Des propos virulents ont été prononcés contre Macron.
Nouvelle passe d’armes entre Macron, Retailleau et les autres figures de la droite française à propos de l’Algérie. Les relations entre Paris et Alger demeurent un sujet particulièrement sensible dans le débat public français, sur fond de désaccords migratoires, mémoriels et consulaires, régulièrement exploités par l’opposition.
La petite phrase assassine du président français Macron à l’égard de ceux qui souhaitent une rupture totale avec l’Algérie n’a pas laissé indifférents ses adversaires politiques, qui ont vite réagi au lendemain de sa déclaration.
Elle a même provoqué un certain remous au sein des grandes figures de cette mouvance politique, donnant lieu à des tirs groupés.
Trois grandes figures de la droite française ont immédiatement réagi à cette sortie médiatique de Macron, même si ce dernier a tenu à préciser qu’il ne visait personne. Mais ses propos ont visiblement touché leurs cibles, provoquant une onde de choc. Des propos virulents ont été prononcés contre Macron.
Avec l’intervention de Marine Le Pen, la polémique prend une nouvelle dimension politique, l’ensemble des droites accusant désormais Macron de disqualifier par l’invective les partisans d’un durcissement diplomatique envers l’Algérie.
Appel à un rapport de force avec Alger
Le premier à réagir, bien que son nom n’ait pas été explicitement évoqué, est Manuel Valls, partisan d’un bras de fer avec Alger.

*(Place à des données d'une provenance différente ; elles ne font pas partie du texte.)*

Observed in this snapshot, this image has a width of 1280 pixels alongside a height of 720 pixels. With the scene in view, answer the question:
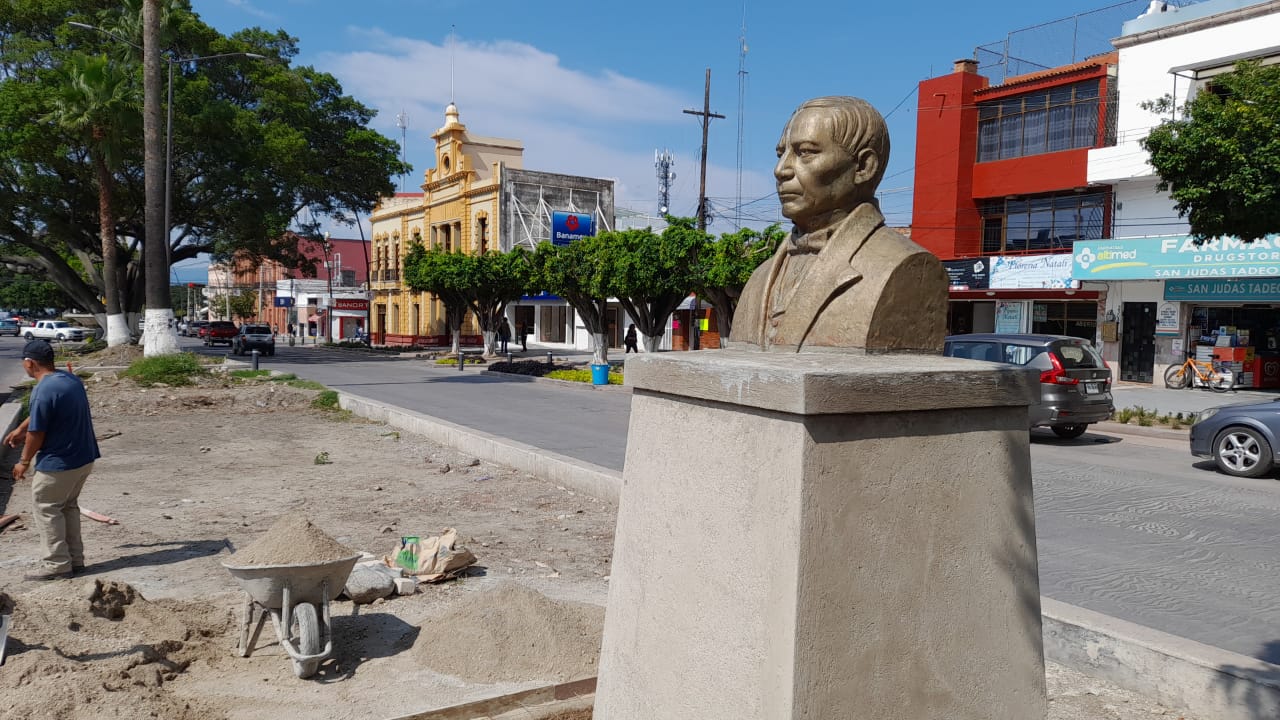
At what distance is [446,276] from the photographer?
37.3 m

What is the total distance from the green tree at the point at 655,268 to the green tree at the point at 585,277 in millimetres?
336

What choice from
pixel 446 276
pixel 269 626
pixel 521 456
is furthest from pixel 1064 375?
pixel 446 276

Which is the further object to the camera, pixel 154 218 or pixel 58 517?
pixel 154 218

Invité hier de BFMTV-RMC, l’ex-Premier ministre socialiste et ancien ministre sous Emmanuel Macron s’est exprimé sur les relations franco-algériennes au lendemain de la critique du président Macron à l’égard des «mabouls qui disent qu’il faut se fâcher avec l’Algérie».
«Plutôt que d’invectiver, plutôt que d’insulter, plutôt que d’avoir un langage léger, il faut de la gravité et rétablir un rapport de force avec le pouvoir algérien», a défendu Valls. Il s’est montré sévère envers Macron sur ce dossier. «Les invectives ne remplacent pas les lignes politiques. Le Président a beaucoup trop donné aux Algériens, il n’a reçu que des insultes», a-t-il déclaré.
Se sentant particulièrement visé par les «mabouls» de Macron, Retailleau dénonce un «faux prétexte». Dans un communiqué, Retailleau a contesté l’argumentaire présidentiel, estimant que l’exemple des médecins étrangers relevait d’un «faux prétexte» visant à «dissimuler les vrais problèmes».
Il a recentré le débat sur la question des Obligations de quitter le territoire français (OQTF), affirmant que «le problème, ce ne sont pas les médecins algériens, mais les centaines d’OQTF dangereux qui n’ont plus rien à faire en France et que le régime d’Alger refuse de reprendre».
«Faux prétexte»
La réponse de Bruno Retailleau s’est articulée autour de plusieurs points. Il a accusé le président français d’utiliser la question des médecins algériens pour «dissimuler les vrais problèmes» dans les relations avec Alger. Il a ajouté que «le problème, ce ne sont pas les médecins algériens, mais les centaines d’OQTF (Obligations de quitter le territoire français) dangereux qui n’ont plus rien à faire en France».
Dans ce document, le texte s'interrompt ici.